Governo de Veiga Beirão (1909-1910)

Francisco António da Veiga Beirão liderou o governo de Portugal de 22 de Novembro de 1909 até 26 de Junho de 1910 (Foto Wikipédia).De 22 de dezembro de 1909 a 26 de junho de 1910.

32º governo depois da Regeneração. 9º depois da desagregação partidária. 5º governo do reinado de D. Manuel II

  • Tenente coronel Francisco Felisberto Dias Costa no reino;

  • Artur Montenegro na justiça;
  • General José Matias Nunes na guerra;
  • Capitão de mar e guerra João António de Azevedo Coutinho na marinha e ultramar;
  • António Eduardo Vilaça nos estrangeiros;
  • José António Moreira Júnior nas obras públicas.

Todos os ministros são do partido progressista e todos com experiência governativa. Beirão diz ter o programa da Granja de 1876. Continua a batuta de José Luciano. Tem especial ligação aos ministros Vilaça e Montenegro, bem como ao líder parlamentar dos progressistas, António Cabral. O governo cai na véspera das eleições[1].

Por não ter sido escolhido, Júlio de Vilhena abandonou a chefia dos regeneradores em 23 de dezembro. Teixeira de Sousa é eleito chefe dos regeneradores em 16 de janeiro. Outra facção do mesmo partido, logo escolhe Campos Henriques.

Ataque da imprensa nacionalista ao novo governo, sendo especialmente visado Eduardo Vilaça. Este requisitara para o ministério Dantas Baracho que havia sido castigado pelo anterior ministro da guerra, Elvas Cardeira, quando publicou no Mundo cartas referentes a um desafio para duelo que enviara ao ministro[2].

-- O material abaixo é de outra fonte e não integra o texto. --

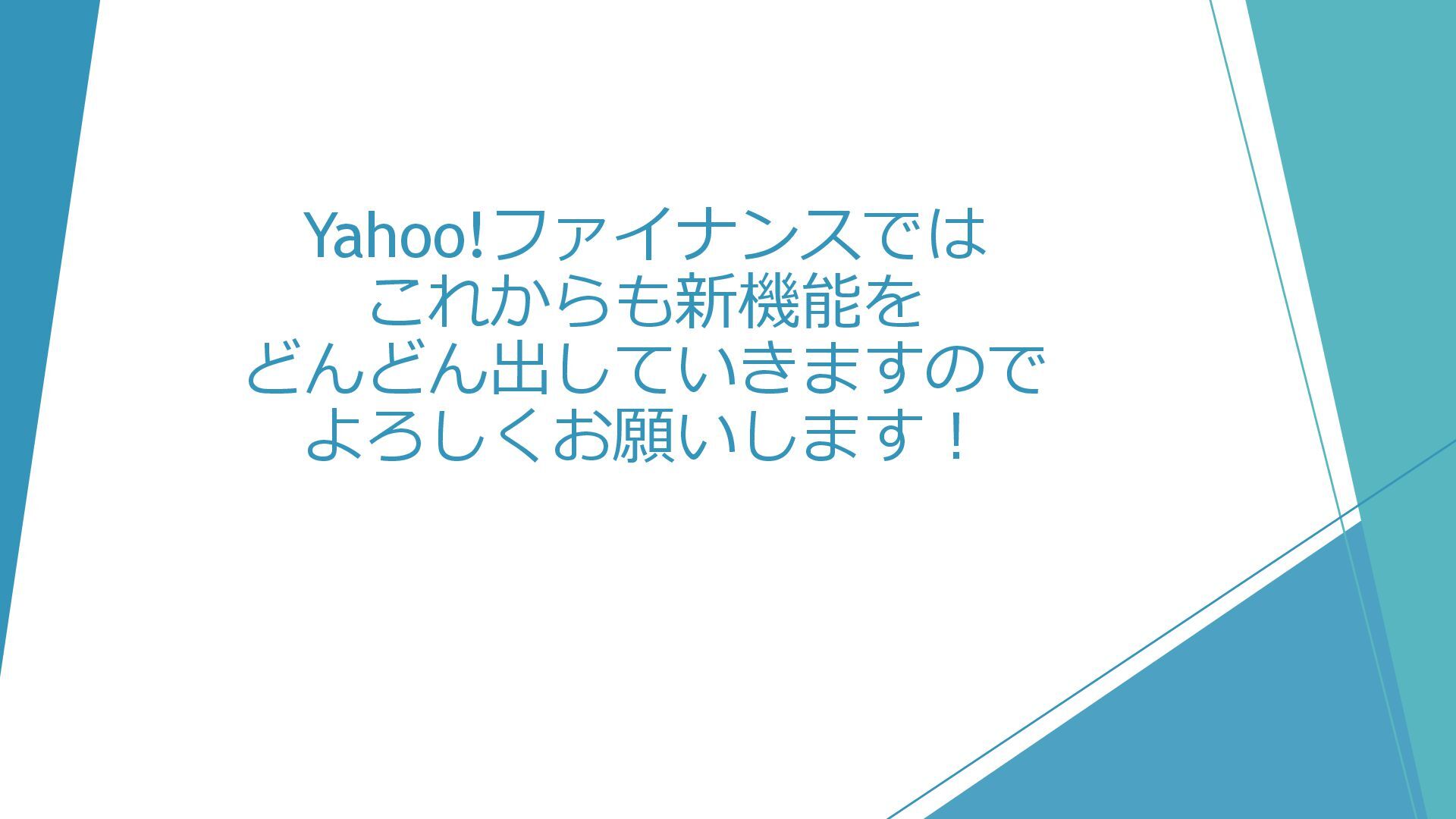 Yahoo!ファイナンスでは
これからも新機能を
どんどん出していきますので
よろしくお願いします！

Grandes cheias no Douro, em finais de dezembro.

Abertura das Cortes em 2 de janeiro.

Em 14 de fevereiro, decreto confirma a demissão dos irmãos Ançã.

Em fevereiro, surge a revista Alma Nacional de António José de Almeida.

Questão Hinton na CD. Afonso Costa lê cartas comprometedoras de pessoas ligadas ao paço (22 de abril)[3].

Congresso do Partido Republicano no Porto (29 e 30 de abril de 1910).

Escândalo da Companhia do Crédito Predial. Desfalque numa empresa presidida por José Luciano. O franquista Melo e Sousa, então governador do Banco de Portugal decide, com rigor, não apoiar a companhia (1 de maio)[4].

Morte de Eduardo VII em 6 de maio. De 16 a 27 de maio, D. Manuel II ausente do país para participar nos funerais do monarca britânico.

D. Manuel II em 14 de maio preside à sessão inaugural do Congresso Nacional, na Sociedade de Geografia de Lisboa. Organizado pela Liga Naval e tendo como objetivo o estudo dos problemas nacionais for a da ação mesquinha da política. Segundo o então presidente da Sociedade de Geografia de Lisboa, Consiglieri Pedroso, em Portugal não havia apenas interesses políticos, mas sim, ao lado destes, outros que igualmente deviam ser atendidos.

Maçonaria organiza uma comissão de resistência para colaborar com a Carbonária. Fazem parte da comissão José de Castro, Miguel Bombarda, Machado Santos e Francisco Grandela, bem como dois representantes do diretório do PRP, António José de Almeida e Cândido dos Reis (14 de junho).

[1] Jesus Pabón, 101; Lopes De Oliveira, p. 378; Teixeira De Sousa, Para a História da Revolução, I, p. 27; António Cabral, p. 381

[2] Teixeira De Sousa, Para a História da Revolução, I, p. 86.

[3] Lopes de Oliveira, p. 380; Jesus Pabón, p. 102. Para uma perspetiva pormenorizada, Teixeira De Sousa, Para a História da Revolução, I, pp. 87 –97.

[4] Ver Teixeira De Sousa, Para a História da Revolução, I, pp. 98-105.